§ Trecho do exercício:
########################################

Passava os dias de minha infância, dos quatro anos em diante, bem aconchegada pela família, minhas tia, vovó, que era uma avó admirável e boa para os netos, que até aquela data eram três. Eu, meu irmão Mário, o mais velho, dois anos mais e, o pequeno Maurino. Tio Genu foi para Itapecerica, ficar com o irmão mais velho, sacerdote, vigário do lugar. Lá ficou até casar-se e, voltou a residir em Serra Negra. Éramos vizinhos do senhor Zacarias Quaglio, e da dona Margarida, sua mulher, e dos três filhos, duas meninas do meu tamanho, mais ou menos, a Laura era a mais velha e a Olívia; e um menino.

Os quintais eram cercados por trepadeiras de chuchuzeiros e, nós disputávamos os primeiros frutos logo de manhã cedo. Papai tinha uma horta que era uma beleza, em qualidade e em quantidade: alfaces, chicórias, tomateiros, cenouras e muito repolho. Sei que ele distribuía para os vizinhos e amigos, como o senhor Vicente Lombardi e dona Irma, sua mulher, comadre de meus pais, que batizaram a Querubina. Ele estava doente, parece-me com câncer na boca, pois não podia falar. Passava pelas ruas em direção ao jornal de seu filho, o Adolfo que morou com meu pai e minha mãe,  quando professores no bairro da Serra de Cima. Ali, ele aprendeu as primeiras letras, junto com meu tio Genu, que ficou órfão aos sete anos de idade.

########################################

(Dados coletados)

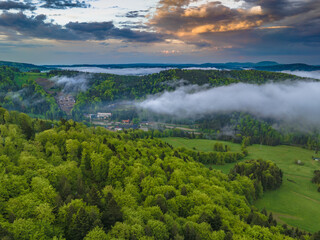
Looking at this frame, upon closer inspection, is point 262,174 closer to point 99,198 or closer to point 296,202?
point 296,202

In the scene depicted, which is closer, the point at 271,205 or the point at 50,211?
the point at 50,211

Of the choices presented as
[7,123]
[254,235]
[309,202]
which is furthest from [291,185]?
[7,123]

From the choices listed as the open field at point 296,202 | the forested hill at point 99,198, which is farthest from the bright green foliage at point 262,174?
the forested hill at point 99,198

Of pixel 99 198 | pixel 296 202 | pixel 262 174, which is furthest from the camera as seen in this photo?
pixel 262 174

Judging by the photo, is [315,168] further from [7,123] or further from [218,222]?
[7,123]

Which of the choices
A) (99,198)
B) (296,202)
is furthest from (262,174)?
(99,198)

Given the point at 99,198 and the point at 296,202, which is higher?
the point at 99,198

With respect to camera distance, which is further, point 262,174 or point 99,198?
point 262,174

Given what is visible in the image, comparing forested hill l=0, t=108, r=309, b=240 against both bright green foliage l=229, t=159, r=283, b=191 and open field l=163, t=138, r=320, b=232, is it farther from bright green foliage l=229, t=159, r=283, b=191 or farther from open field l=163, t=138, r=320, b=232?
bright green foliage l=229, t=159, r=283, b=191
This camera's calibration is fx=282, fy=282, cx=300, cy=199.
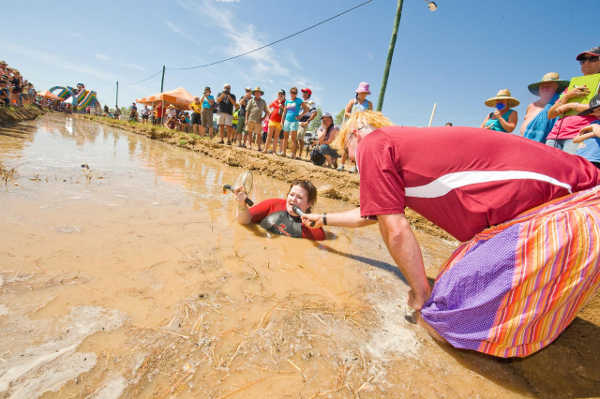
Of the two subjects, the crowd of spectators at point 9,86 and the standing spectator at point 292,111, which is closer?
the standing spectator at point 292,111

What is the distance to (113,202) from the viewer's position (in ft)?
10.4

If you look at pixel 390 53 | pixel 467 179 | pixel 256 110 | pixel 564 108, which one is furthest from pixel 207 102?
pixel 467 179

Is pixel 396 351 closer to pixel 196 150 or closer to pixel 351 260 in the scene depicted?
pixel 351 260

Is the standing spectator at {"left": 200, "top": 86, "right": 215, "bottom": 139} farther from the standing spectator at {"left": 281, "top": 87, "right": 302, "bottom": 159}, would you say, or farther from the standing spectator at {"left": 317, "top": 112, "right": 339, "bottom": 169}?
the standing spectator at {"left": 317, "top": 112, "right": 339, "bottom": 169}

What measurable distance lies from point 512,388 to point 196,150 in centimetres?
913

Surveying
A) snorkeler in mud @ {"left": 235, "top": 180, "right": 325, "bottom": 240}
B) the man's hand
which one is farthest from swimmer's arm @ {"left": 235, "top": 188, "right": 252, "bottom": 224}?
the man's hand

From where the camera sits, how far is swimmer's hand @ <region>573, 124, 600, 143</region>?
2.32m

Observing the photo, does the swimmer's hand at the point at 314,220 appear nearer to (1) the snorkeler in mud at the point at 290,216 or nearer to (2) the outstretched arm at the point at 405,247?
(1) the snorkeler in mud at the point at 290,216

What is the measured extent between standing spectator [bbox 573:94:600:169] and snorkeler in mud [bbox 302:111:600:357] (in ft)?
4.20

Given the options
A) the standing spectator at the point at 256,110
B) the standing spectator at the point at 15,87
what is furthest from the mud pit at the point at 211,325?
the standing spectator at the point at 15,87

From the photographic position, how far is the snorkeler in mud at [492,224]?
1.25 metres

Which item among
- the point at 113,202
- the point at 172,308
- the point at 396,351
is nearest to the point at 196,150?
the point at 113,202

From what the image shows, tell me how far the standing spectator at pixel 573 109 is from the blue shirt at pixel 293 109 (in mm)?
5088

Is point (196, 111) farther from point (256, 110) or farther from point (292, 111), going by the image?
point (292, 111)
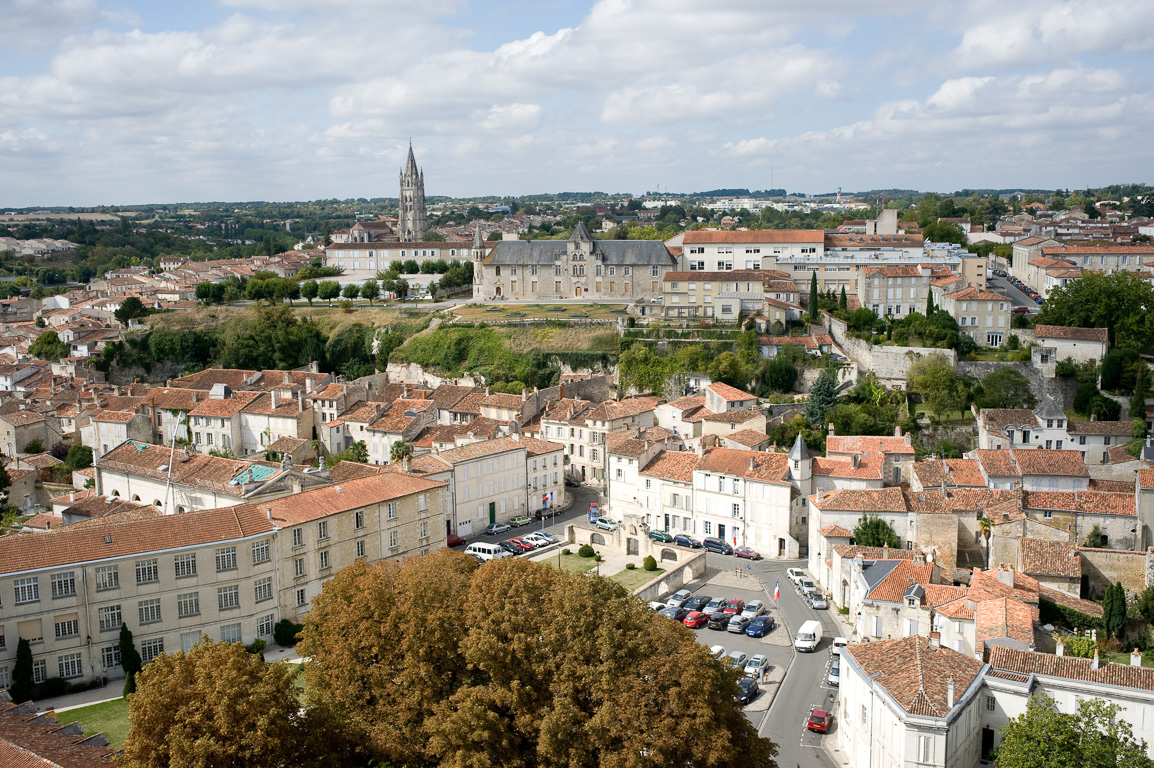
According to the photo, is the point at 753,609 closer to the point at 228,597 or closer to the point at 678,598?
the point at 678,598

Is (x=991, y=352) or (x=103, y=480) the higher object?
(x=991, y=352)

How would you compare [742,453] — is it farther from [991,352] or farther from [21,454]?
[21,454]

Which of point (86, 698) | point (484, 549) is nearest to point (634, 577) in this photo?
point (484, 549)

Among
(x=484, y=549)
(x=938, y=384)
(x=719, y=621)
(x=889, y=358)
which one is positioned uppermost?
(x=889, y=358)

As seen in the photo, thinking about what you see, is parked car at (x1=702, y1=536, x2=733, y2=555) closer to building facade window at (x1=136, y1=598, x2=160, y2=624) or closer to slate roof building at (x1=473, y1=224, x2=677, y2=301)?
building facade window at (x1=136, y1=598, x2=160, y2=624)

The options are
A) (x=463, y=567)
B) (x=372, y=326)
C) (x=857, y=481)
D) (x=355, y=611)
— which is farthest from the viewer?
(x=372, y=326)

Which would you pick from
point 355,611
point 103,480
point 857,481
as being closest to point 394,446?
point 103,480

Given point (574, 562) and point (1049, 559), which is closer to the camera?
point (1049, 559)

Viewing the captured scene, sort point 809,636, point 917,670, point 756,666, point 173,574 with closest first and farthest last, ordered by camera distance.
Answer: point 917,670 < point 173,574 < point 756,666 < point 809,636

########################################

§ Exercícios:
- a) Traduza para o inglês a seguinte frase do trecho sobre a infância: "Papai tinha uma horta que era uma beleza, em qualidade e em quantidade: alfaces, chicórias, tomateiros, cenouras e muito repolho."
- b) Indique se cada afirmação concorda com o trecho sobre a infância, respondendo sim ou não e citando as palavras que decidem: (i) Tio Genu ficou órfão aos sete anos. (ii) Em Itapecerica, Tio Genu foi ficar com um irmão que era sacerdote. (iii) O senhor Zacarias Quaglio e dona Margarida tinham quatro filhos.
- c) Segundo o trecho sobre a infância, como se chamava a mulher do senhor Zacarias Quaglio?

§ Suas respostas:
- a) Dad had a vegetable garden that was a beauty, in quality and in quantity: lettuces, chicories, tomato plants, carrots and a lot of cabbage.

- b)
(i) Sim: "que ficou órfão aos sete anos de idade".
(ii) Sim: "ficar com o irmão mais velho, sacerdote, vigário do lugar".
(iii) Não: "e dos três filhos".

- c) Dona Margarida.